Recall that the upper P quarter has an 11%-to-12% error range.  This means the settlement of 14 could as well be any number from 12 to 16.

7. Gammon Possibilities

This point is very important to bear in mind before using the settlement table.  A settlement must take into consideration whether a gammon could occur in case of a miss.  If it does, the amount of loss increases remarkably, and therefore the formula generated above should not be applied.

Is it possible to generate a formula for the case of a gammon possibility?

The answer depends on whether more information can be provided.  We need to know the percentage of gammon possibility in case of a miss.  Of course, building a formula for all possibilities is beyond our purposes, but it is possible to consider one special case.  That case is when a 100% gammon loss would occur if a miss occurs.  We must indicate that such a situation is infrequent, but we will discuss it in order to draw a comparison with the above discussion.

The idea will take us back to the proof of the Fair Settlement theorem.  Theoretically speaking, if 36 identical games are played, then P games would win the face value of the cube each, and 36-P games would loose double the face value each.  The theoretical total point result would then be:

P*Q – (36-P)*Q*2

(Notice the multiplication by 2 for the loss.)  By simplifying the expression, the total becomes:

3PQ – 72Q

When we divide by 36, the theoretical value of a single game would then be equal to:

S = (PQ- 24Q)/12

We notice that S becomes zero when P is 24.  So, a tie occurs when the underdog player holds 24 out of the 36 cards, namely two thirds.  (Remember that in the case of no gammon the winning frequency was only half the games.)  In the long run, the underdog gets paid only one third of such games, namely from P = 25 to P = 36.

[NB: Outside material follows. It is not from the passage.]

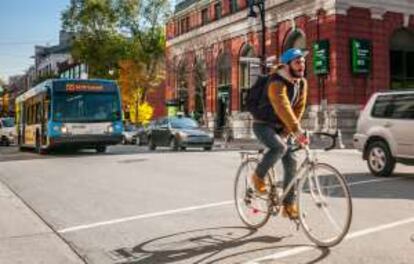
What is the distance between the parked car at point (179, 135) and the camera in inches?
1037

Like we did in the case of no gammon, if we take P in the lower segment, i.e. less than 24, then the formula would be:

S = (24Q-PQ)/12

By setting the cube value to 16, like we did in the no-gammon section, we conclude the formula:

S = 32 – 4P/3 = 32 – 1.33 P

(Compare this formula to the previous formula, S = 16 – 0.89 P.)

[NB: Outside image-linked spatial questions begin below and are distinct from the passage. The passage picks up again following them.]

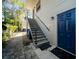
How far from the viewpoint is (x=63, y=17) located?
184 inches

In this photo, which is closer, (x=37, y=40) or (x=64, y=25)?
(x=64, y=25)

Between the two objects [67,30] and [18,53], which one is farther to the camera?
[67,30]

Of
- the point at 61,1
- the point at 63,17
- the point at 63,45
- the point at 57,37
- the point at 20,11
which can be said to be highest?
the point at 20,11

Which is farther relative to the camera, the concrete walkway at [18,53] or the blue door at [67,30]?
the blue door at [67,30]

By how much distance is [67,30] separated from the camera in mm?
4352

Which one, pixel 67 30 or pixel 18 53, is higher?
pixel 67 30

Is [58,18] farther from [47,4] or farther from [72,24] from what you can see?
[47,4]

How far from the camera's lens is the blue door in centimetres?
397

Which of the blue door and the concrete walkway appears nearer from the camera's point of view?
the concrete walkway

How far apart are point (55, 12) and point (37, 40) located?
1.96 m

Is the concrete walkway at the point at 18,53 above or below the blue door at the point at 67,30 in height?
below

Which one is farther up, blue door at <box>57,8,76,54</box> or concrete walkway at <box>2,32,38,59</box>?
blue door at <box>57,8,76,54</box>

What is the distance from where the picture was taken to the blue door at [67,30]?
156 inches

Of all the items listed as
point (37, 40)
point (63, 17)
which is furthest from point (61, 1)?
point (37, 40)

The table for the new formula is not as attractive as that of the no-gammon case.  However, it would give a clear idea if we draw the curves of the two formulas on the same graph.  The next graph shows how the gammon and no-gammon formulas would compare to each other. As you can see, the settlement price gets much higher when a gammon is possible.

# 8. Conclusion

The study generates a mathematical formula to calculate fair settlements for chouette games.  The formula is based on two input items, the cube value and the chance of winning the game.  From the formula, an easy-to-remember table was drawn, and a set of rules was derived.

The focus of the study is on the assumption of no gammon.  However, a section on the possibility of gammon is presented at the end.

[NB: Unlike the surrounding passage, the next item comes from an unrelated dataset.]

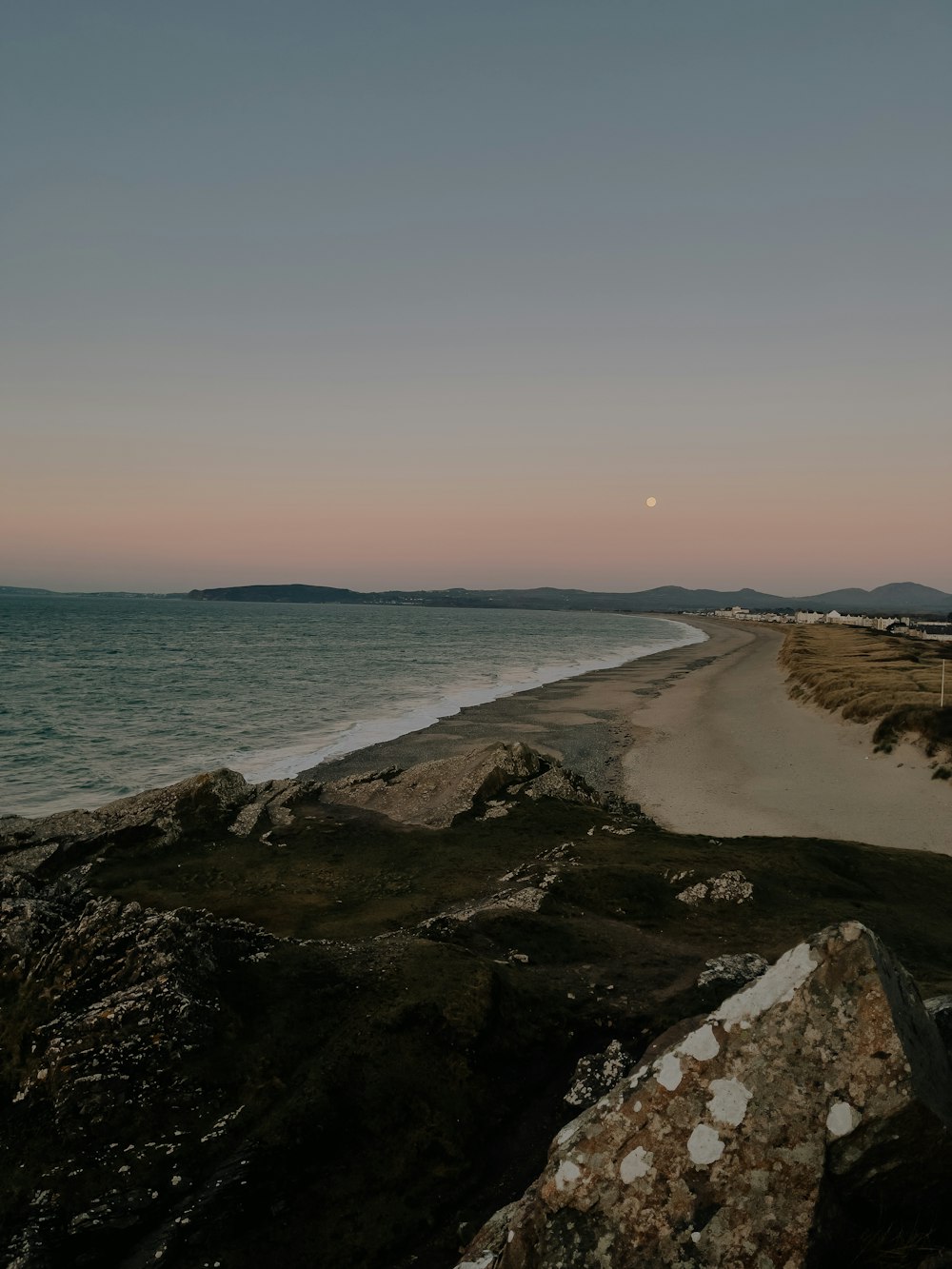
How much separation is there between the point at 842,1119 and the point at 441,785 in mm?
14884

 P S 1 15 2 14 3 13 4 12 5 12 6 11 7 10 8 9 9 8 10 7 11 6 12 5 13 4 14 4 15 3 16 2 17 1

Settlement Table

for the 16-cube value

P: Winning possibilities out of 36

S: Settlement value

Settlement Rules

Rule #1 (Foundation Rule):

The lower the chances, the higher the settlement.

Rule #2 (Basic Rule):

For a winning chance of 25%, the fair settlement is 50% of the cube value.

Rule #3:

For a winning chance of 12.5%, the fair settlement is 75%. (6 times the cube value)

Rule #4:

For a winning chance of 37.5%, the fair settlement is 25%. (Only 2/3 of the cube value)

Rule #5 (Low-Section Rule):

For less than 5 good rolls, subtract that number from 16.

Rule #6 (Mid-Section Rule):

For 5 to 13 good rolls, subtract that number from 17.

Rule #7 (High Section Rule):

For more than 13 good rolls, subtract that number from 18.